TASK DESCRIPTION: The required result is an exact copy of every line from the one with "genus: Papio" through the last line below, with the pictures left out.

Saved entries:
·····

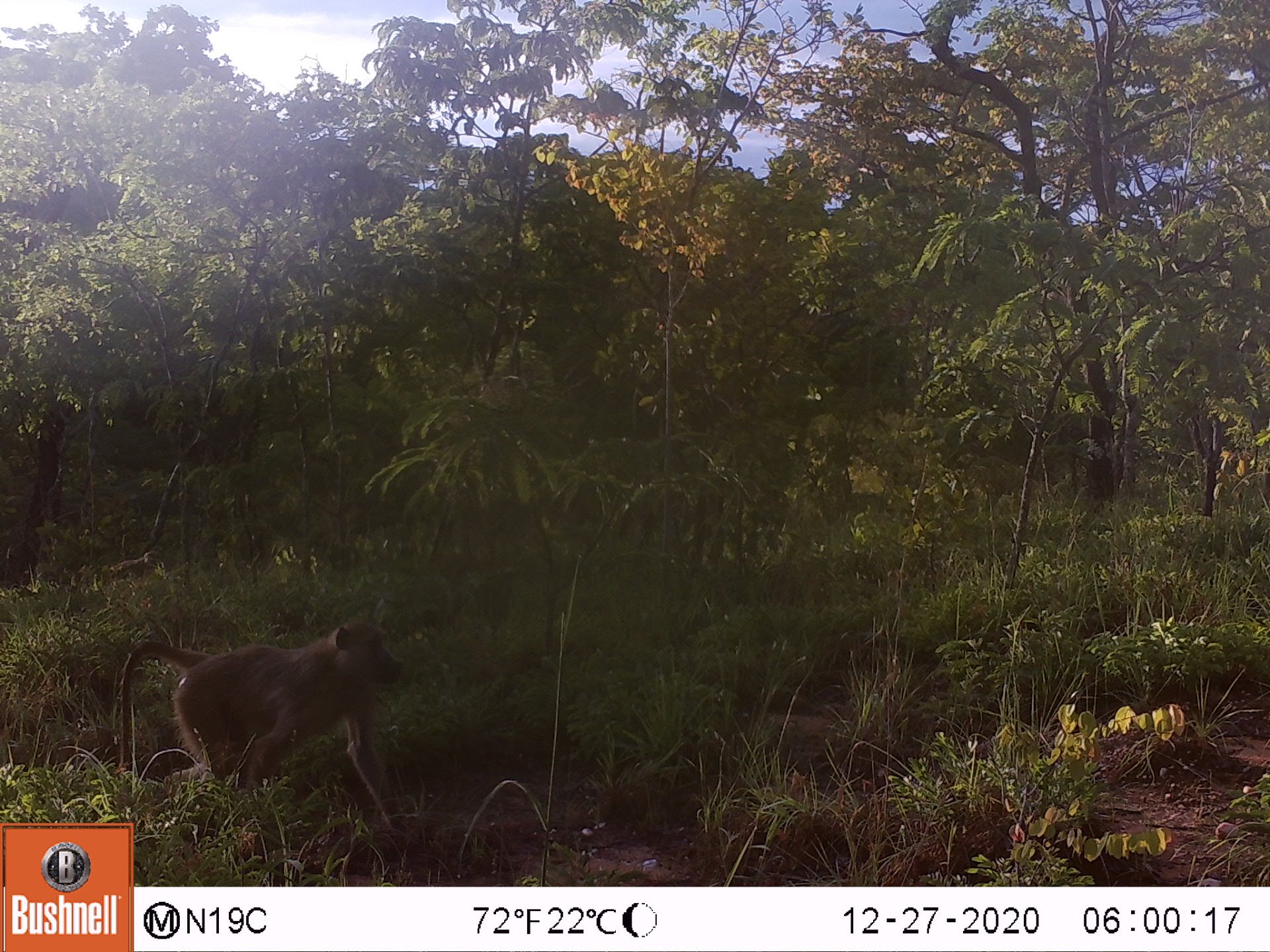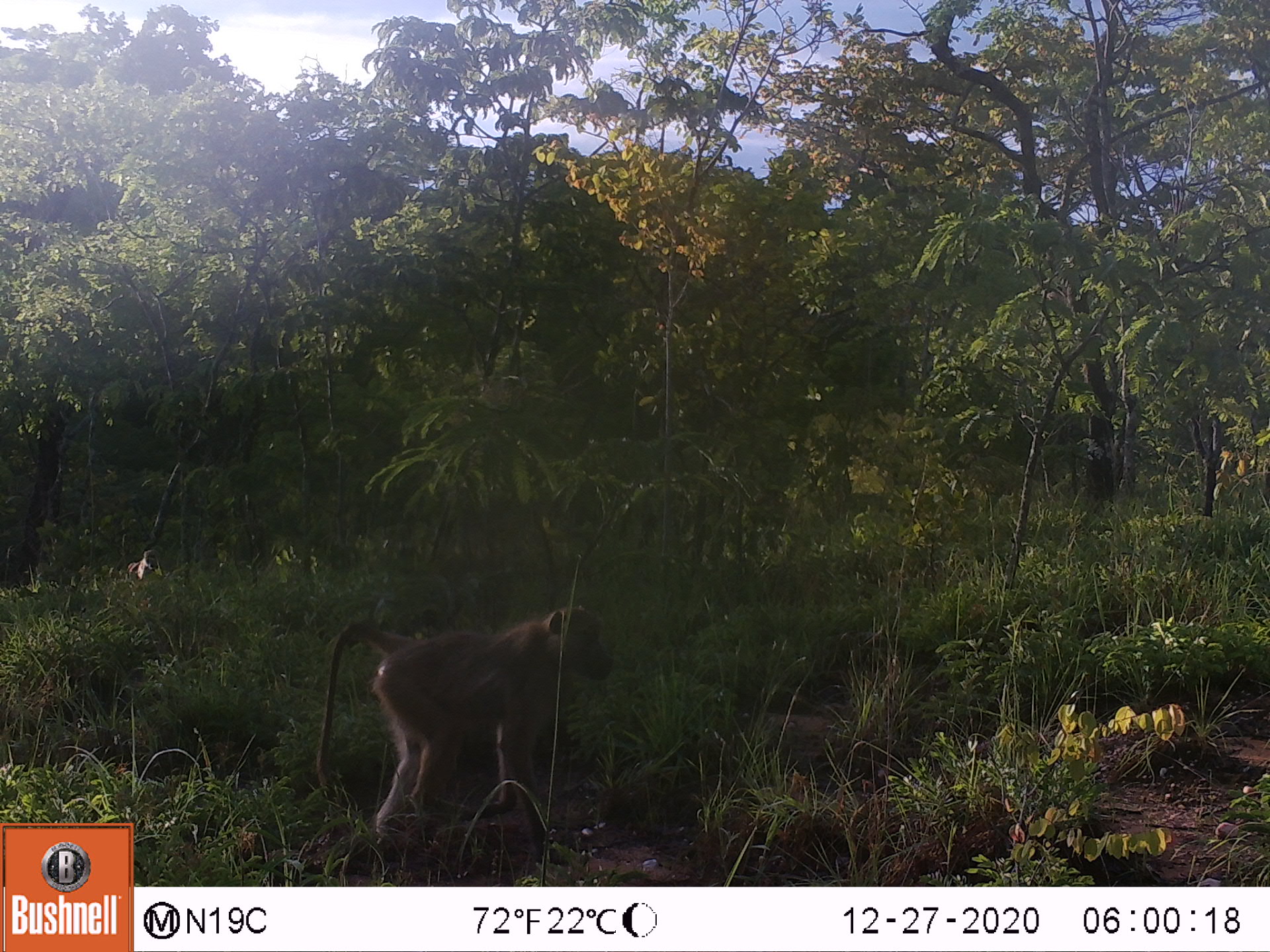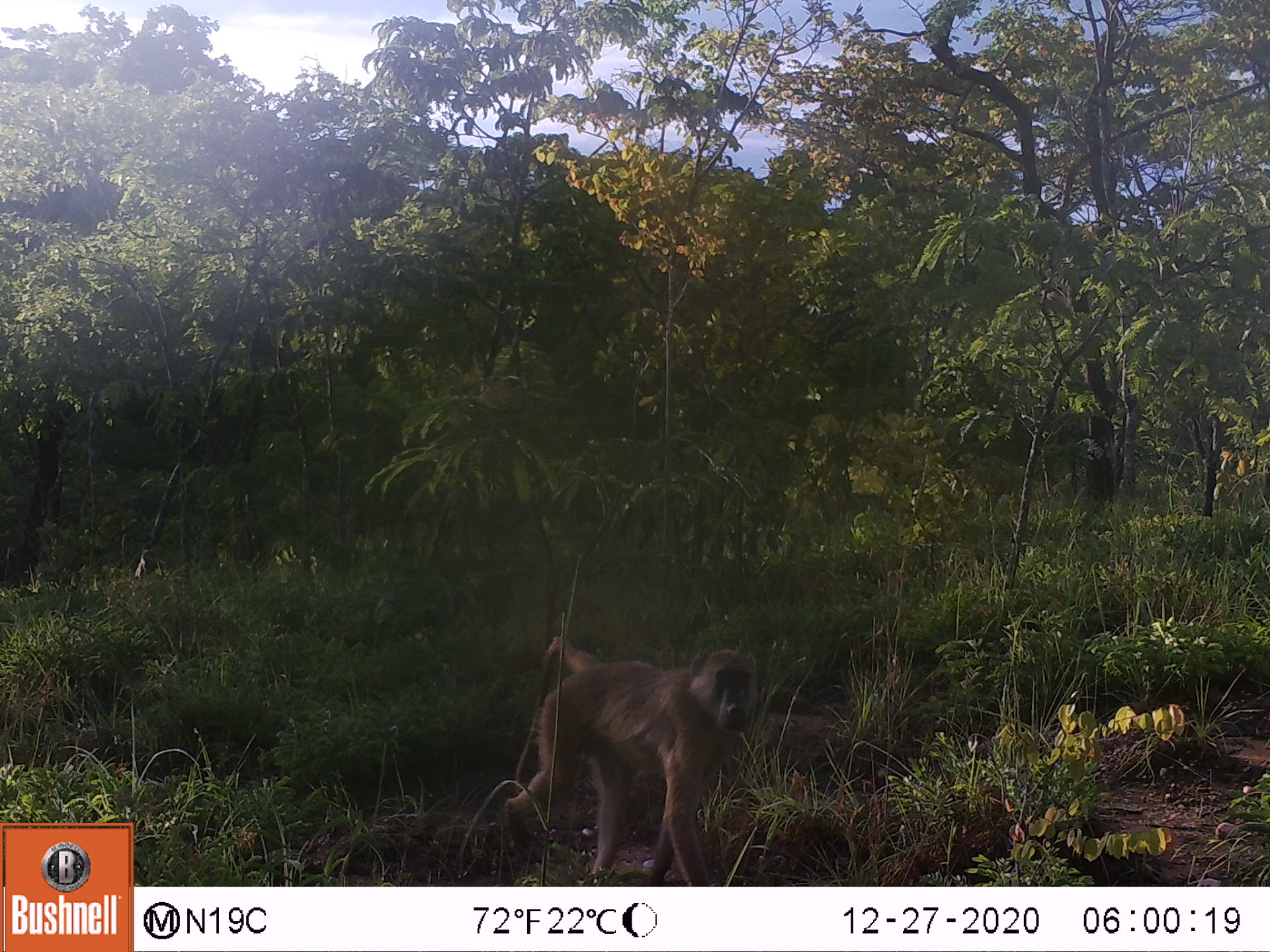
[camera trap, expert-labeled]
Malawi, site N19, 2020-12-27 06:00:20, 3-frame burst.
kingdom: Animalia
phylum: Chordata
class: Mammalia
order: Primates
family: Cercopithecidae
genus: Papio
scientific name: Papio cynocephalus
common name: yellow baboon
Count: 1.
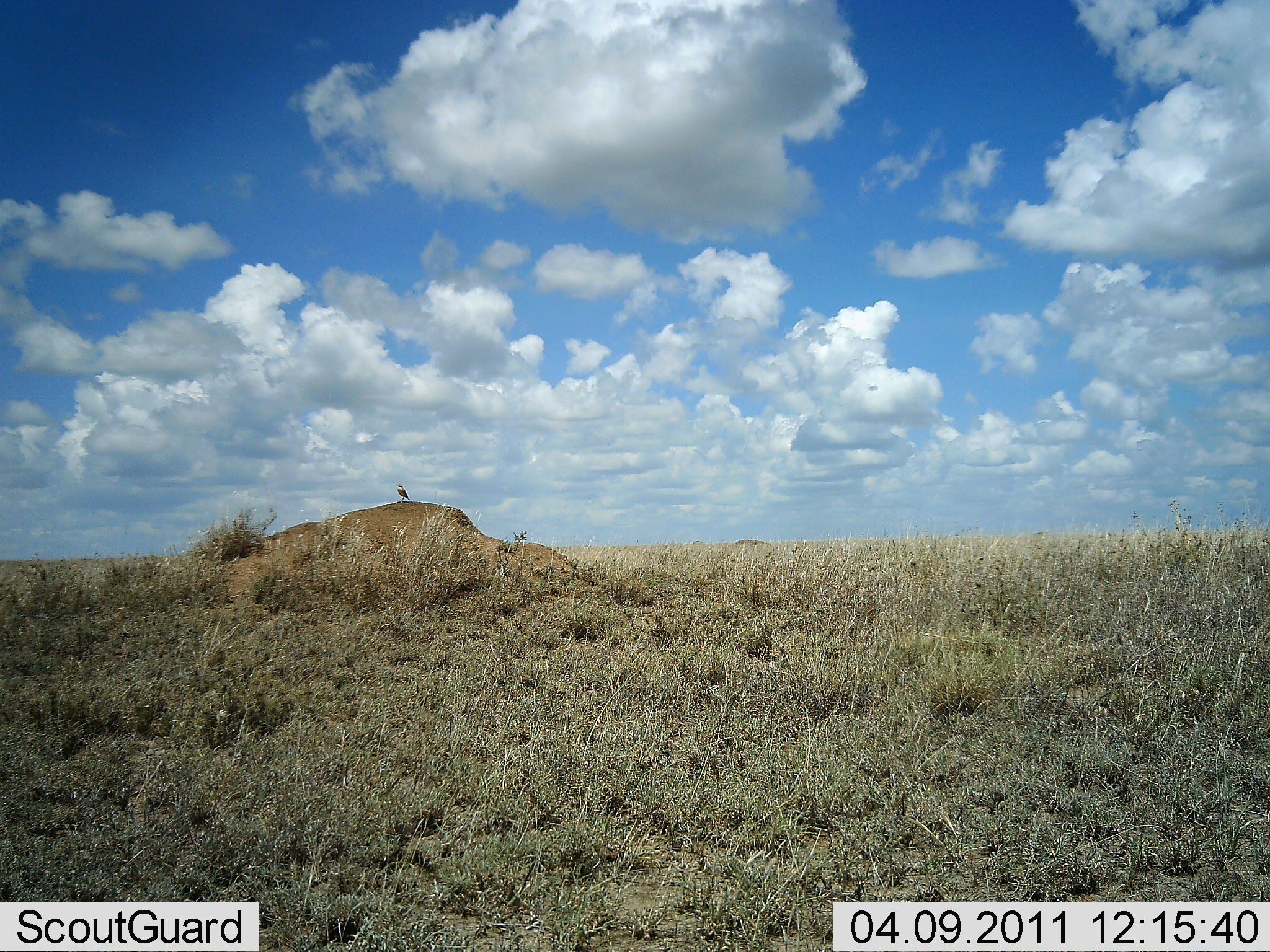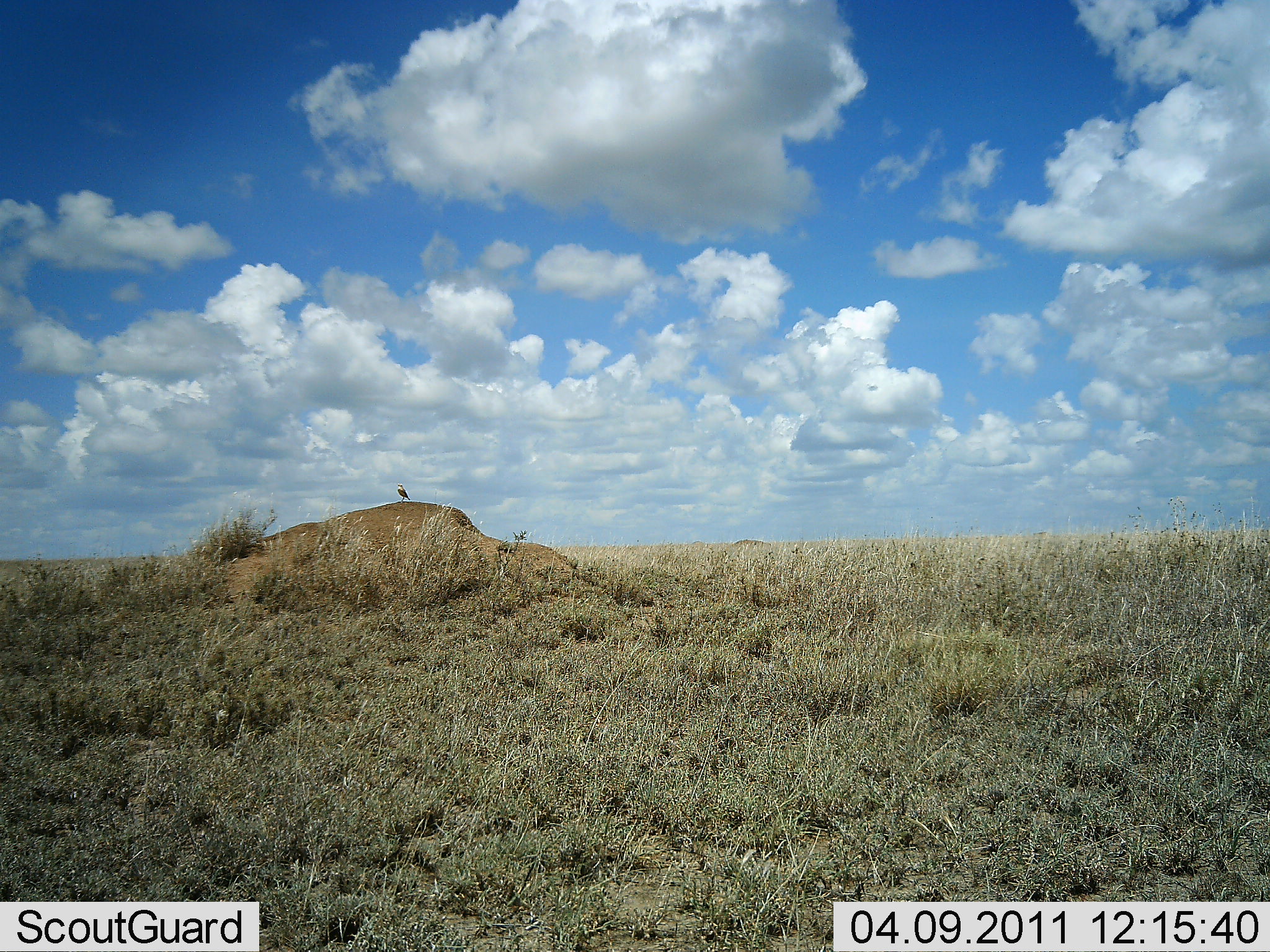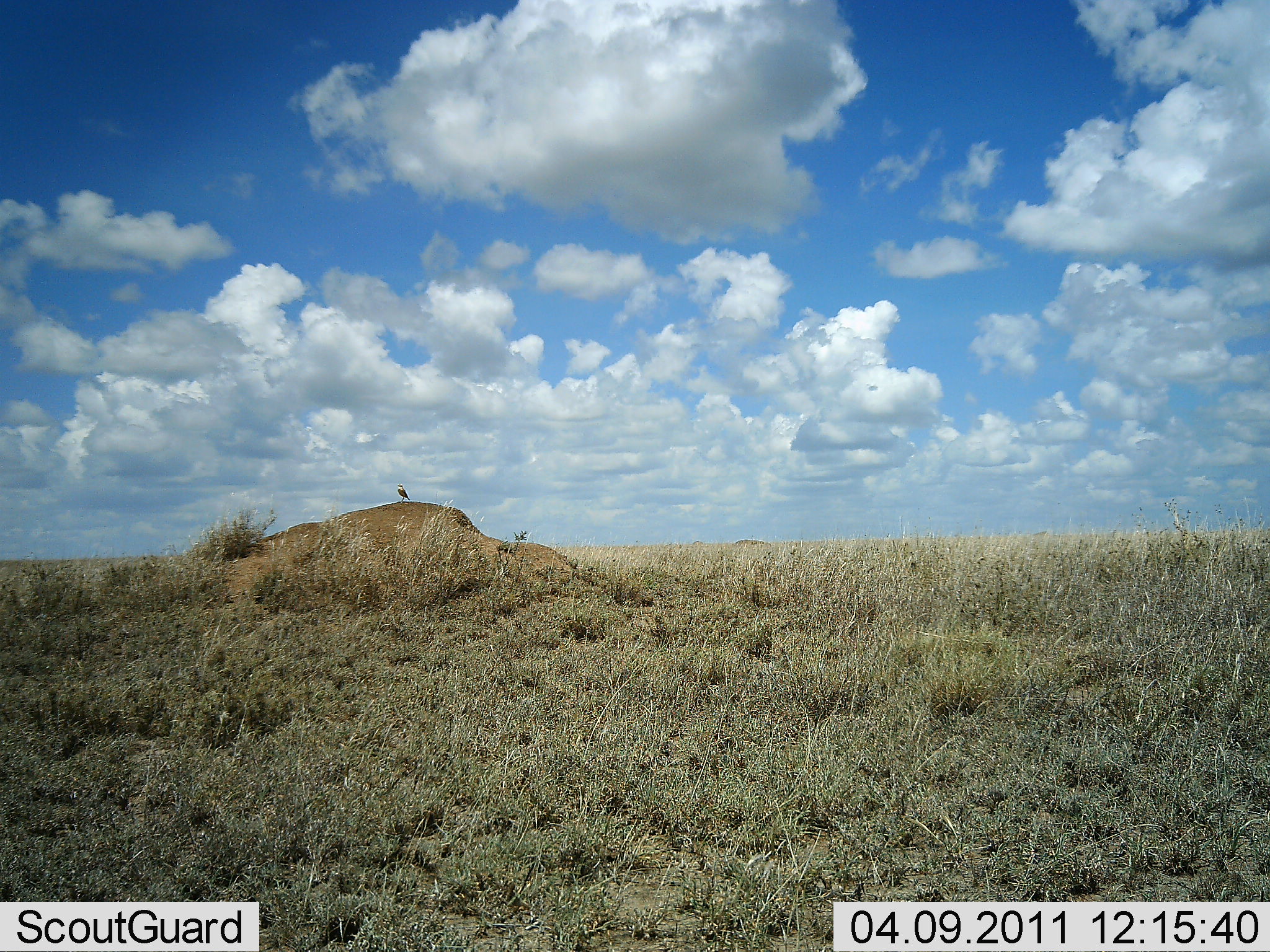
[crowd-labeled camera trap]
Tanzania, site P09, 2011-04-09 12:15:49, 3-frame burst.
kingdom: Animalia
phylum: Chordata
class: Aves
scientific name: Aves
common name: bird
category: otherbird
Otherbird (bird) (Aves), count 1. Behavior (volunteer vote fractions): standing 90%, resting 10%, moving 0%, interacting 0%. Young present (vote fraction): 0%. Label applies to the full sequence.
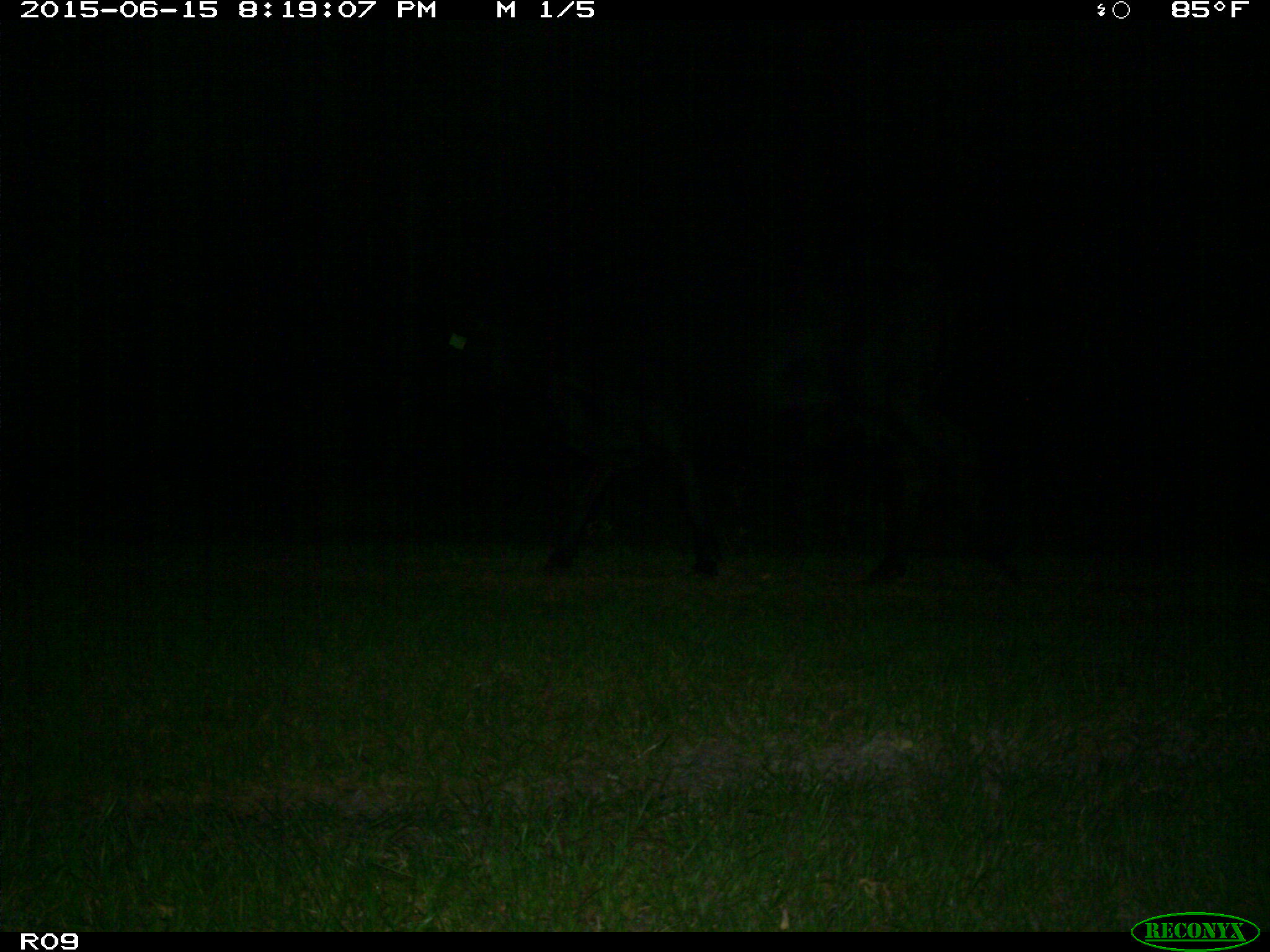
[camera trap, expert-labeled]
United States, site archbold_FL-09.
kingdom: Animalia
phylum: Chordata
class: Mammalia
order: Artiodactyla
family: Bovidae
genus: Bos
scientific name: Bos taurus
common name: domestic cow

·····

PROBLEM SOLUTION:
genus: Papio
scientific name: Papio cynocephalus
common name: yellow baboon
Count: 1.
[crowd-labeled camera trap]
Tanzania, site P09, 2011-04-09 12:15:49, 3-frame burst.
kingdom: Animalia
phylum: Chordata
class: Aves
scientific name: Aves
common name: bird
category: otherbird
Otherbird (bird) (Aves), count 1. Behavior (volunteer vote fractions): standing 90%, resting 10%, moving 0%, interacting 0%. Young present (vote fraction): 0%. Label applies to the full sequence.
[camera trap, expert-labeled]
United States, site archbold_FL-09.
kingdom: Animalia
phylum: Chordata
class: Mammalia
order: Artiodactyla
family: Bovidae
genus: Bos
scientific name: Bos taurus
common name: domestic cow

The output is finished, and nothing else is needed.